08.11.2009 - 15:58 Por Sofia Rodrigues, Aníbal Rodrigues
A intenção do Governo de obrigar à instalação de dispositivos electrónicos nas matrículas dos automóveis, conhecidos como chips, a partir de Janeiro de 2010, pode ter os dias contados.
Três partidos - PSD, PCP e BE - já apresentaram no Parlamento projectos de lei para revogar os diplomas que regulamentam os chips e que permitiriam a cobrança de portagens em Scut (auto-estradas sem custos para o utilizador). Para que estas propostas venham a ser aprovadas em plenário, falta o voto favorável do CDS-PP, o que acontecerá se a bancada for coerente com a posição que assumiu durante a anterior legislatura.
A aprovação dos projectos de lei terá como consequência um atraso no início do pagamento de portagens em vias como a A28, A29 ou A42. Isto porque as concessionárias não quiseram instalar as tradicionais portagens físicas, preferindo este meio de cobrança electrónico.

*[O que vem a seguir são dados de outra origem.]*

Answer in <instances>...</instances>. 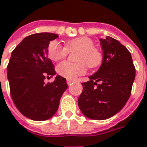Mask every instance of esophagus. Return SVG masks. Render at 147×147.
<instances>
[{
  "label": "esophagus",
  "instance_id": "esophagus-1",
  "mask_svg": "<svg viewBox=\"0 0 147 147\" xmlns=\"http://www.w3.org/2000/svg\"><path fill=\"white\" fill-rule=\"evenodd\" d=\"M66 82H67L68 85H71L72 82H74V81H73V80H70V79H67V80H66Z\"/></svg>",
  "mask_w": 147,
  "mask_h": 147
}]
</instances>
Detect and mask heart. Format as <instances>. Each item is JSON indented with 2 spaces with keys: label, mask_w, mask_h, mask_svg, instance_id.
<instances>
[{
  "label": "heart",
  "mask_w": 147,
  "mask_h": 147,
  "mask_svg": "<svg viewBox=\"0 0 147 147\" xmlns=\"http://www.w3.org/2000/svg\"><path fill=\"white\" fill-rule=\"evenodd\" d=\"M75 61L62 62L57 66V71L65 78L74 79L78 76L85 74L86 65L88 68L94 69L101 64L103 55L101 51L94 46V42L88 37H78L65 42V47L58 41H51L47 47V55L52 61H59L65 59L69 52H76Z\"/></svg>",
  "instance_id": "heart-1"
}]
</instances>
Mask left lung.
Here are the masks:
<instances>
[{"instance_id": "obj_1", "label": "left lung", "mask_w": 147, "mask_h": 147, "mask_svg": "<svg viewBox=\"0 0 147 147\" xmlns=\"http://www.w3.org/2000/svg\"><path fill=\"white\" fill-rule=\"evenodd\" d=\"M103 62L89 81L83 82L78 106L89 119L103 120L121 110L131 93L135 68L131 55L118 40L100 38Z\"/></svg>"}]
</instances>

Para o deputado do BE, João Semedo, existem todas as condições para que o projecto de lei do seu partido seja aprovado, agora que o PS não dispõe de maioria absoluta no Parlamento."Se os outros partidos forem coerentes com posições anteriormente assumidas, há condições para revogar os chips nas matrículas dos automóveis", disse ontem João Semedo numa conferência de imprensa, no Porto, que serviu para reafirmar a oposição do BE à introdução de portagens na A28, A29 e A42.

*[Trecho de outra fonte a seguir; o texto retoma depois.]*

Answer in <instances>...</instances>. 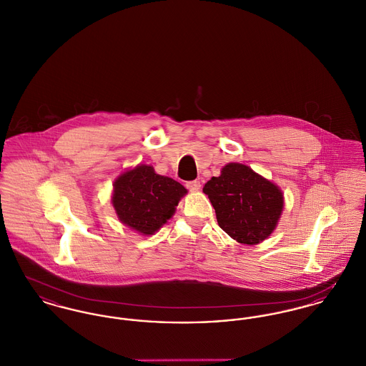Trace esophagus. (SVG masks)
Segmentation results:
<instances>
[{"mask_svg":"<svg viewBox=\"0 0 366 366\" xmlns=\"http://www.w3.org/2000/svg\"><path fill=\"white\" fill-rule=\"evenodd\" d=\"M200 182L199 181H189V182H187V188L189 189V191H192V192H196V191H199L200 189Z\"/></svg>","mask_w":366,"mask_h":366,"instance_id":"esophagus-1","label":"esophagus"}]
</instances>
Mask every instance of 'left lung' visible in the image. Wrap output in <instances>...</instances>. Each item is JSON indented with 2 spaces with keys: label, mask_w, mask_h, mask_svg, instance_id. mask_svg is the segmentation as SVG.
Instances as JSON below:
<instances>
[{
  "label": "left lung",
  "mask_w": 366,
  "mask_h": 366,
  "mask_svg": "<svg viewBox=\"0 0 366 366\" xmlns=\"http://www.w3.org/2000/svg\"><path fill=\"white\" fill-rule=\"evenodd\" d=\"M203 192L214 207L221 229L243 244H257L269 237L283 210L280 187L240 163L224 166Z\"/></svg>",
  "instance_id": "8db88e82"
}]
</instances>
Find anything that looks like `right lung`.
I'll list each match as a JSON object with an SVG mask.
<instances>
[{"label": "right lung", "mask_w": 366, "mask_h": 366, "mask_svg": "<svg viewBox=\"0 0 366 366\" xmlns=\"http://www.w3.org/2000/svg\"><path fill=\"white\" fill-rule=\"evenodd\" d=\"M188 191L148 164L120 174L113 184L112 204L117 218L141 235H153L175 213Z\"/></svg>", "instance_id": "add662e5"}]
</instances>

O projecto de lei bloquista fundamenta-se em algumas das reservas enunciadas pela Comissão Nacional de Protecção de Dados (CNPD) sobre o uso de dispositivos electrónicos nas matrículas dos veículos automóveis. Entre elas, a impossibilidade de o condutor poder optar por pagamento electrónico e convencional ou ainda a parte do parecer da CNPD referente ao direito à privacidade dos cidadãos: "A detecção e identificação electrónica dos veículos não pode, portanto, transformar-se numa forma sofisticada de vigilância física, que cai fora dos fins permitidos pela lei e contraria o direito à privacidade dos condutores dos veículos." O BE chama ainda a atenção para o facto de colocarem em causa "centenas de empregos" ao nível dos portageiros.

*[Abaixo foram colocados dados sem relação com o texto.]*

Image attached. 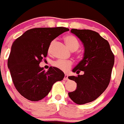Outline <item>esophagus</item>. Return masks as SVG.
I'll return each instance as SVG.
<instances>
[{
  "instance_id": "34e87169",
  "label": "esophagus",
  "mask_w": 124,
  "mask_h": 124,
  "mask_svg": "<svg viewBox=\"0 0 124 124\" xmlns=\"http://www.w3.org/2000/svg\"><path fill=\"white\" fill-rule=\"evenodd\" d=\"M64 80H68V75H67V74H65V75H64Z\"/></svg>"
}]
</instances>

A bancada do PCP também está preocupada com o desemprego no sector, mas argumenta que, acima de tudo, "o Governo faltou à verdade aos portugueses, ao Parlamento e à CNPD" ao mudar os objectivos da proposta de lei (uma autorização legislativa) e os diplomas posteriores. Na proposta inicial, o sistema visava o incremento da segurança rodoviária e a identificação de veículos roubados ou destruídos. Nos decretos depois aprovados o sistema serve apenas "a cobrança electrónica de portagens", alertam os comunistas.
No projecto de lei do PSD, da autoria de Miguel Macedo, o deputado também nota "ser curiosa" essa mudança de objectivos. A medida é "passível de permitir a criação de um big brother rodoviário", segundo o social-democrata.